Nous, auteurs de cette proposition et du livre [La « Révolution nationale » en 100 jours, et comment l’éviter, Gallimard, 64 pages, 3,90 euros] qui l’a inspirée, souhaitons expliquer comment l’outil démocratique du référendum peut être dévoyé et retourné contre la démocratie elle-même, et comment l’ajout d’une précision simple au texte de notre Constitution permettra d’éviter cette dérive, sans restreindre les possibilités de consultation de nos concitoyens.
Le texte qui sera débattu dans les prochains jours est très simple : il ne vise qu’à réaffirmer ce que les rédacteurs de la Constitution avaient prévu en 1958 dans son article 89, à savoir que la Constitution doit être révisée en deux temps : d’abord par un vote conforme de l’Assemblée nationale et du Sénat, puis par référendum ou par le Congrès, qui réunit les deux assemblées, à une majorité des trois cinquièmes.
En 1962, le général de Gaulle a jeté le trouble en utilisant une disposition qui a une finalité bien différente : l’article 11, pour organiser un référendum contournant le Parlement afin de faire adopter l’élection directe du président de la République. Cette voie avait alors été unanimement condamnée comme anticonstitutionnelle par le Conseil d’Etat, le Conseil constitutionnel et les deux assemblées, mais la réforme était allée à son terme, faute de voie de recours efficace contre ce coup de force institutionnel.
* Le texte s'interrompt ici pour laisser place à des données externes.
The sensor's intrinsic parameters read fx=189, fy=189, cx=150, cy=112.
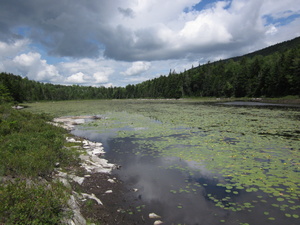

Après l’échec du second référendum constitutionnel de 1969 sur la base de l’article 11 et la montée en puissance du Conseil constitutionnel, la très grande majorité des juristes s’accordent aujourd’hui à considérer que la Constitution ne peut être modifiée que par l’article 89, qui, de fait, a été la seule voie de révision utilisée ces cinquante dernières années. Pourquoi, dès lors, faudrait-il réécrire dans la Constitution ce qu’elle dit déjà ?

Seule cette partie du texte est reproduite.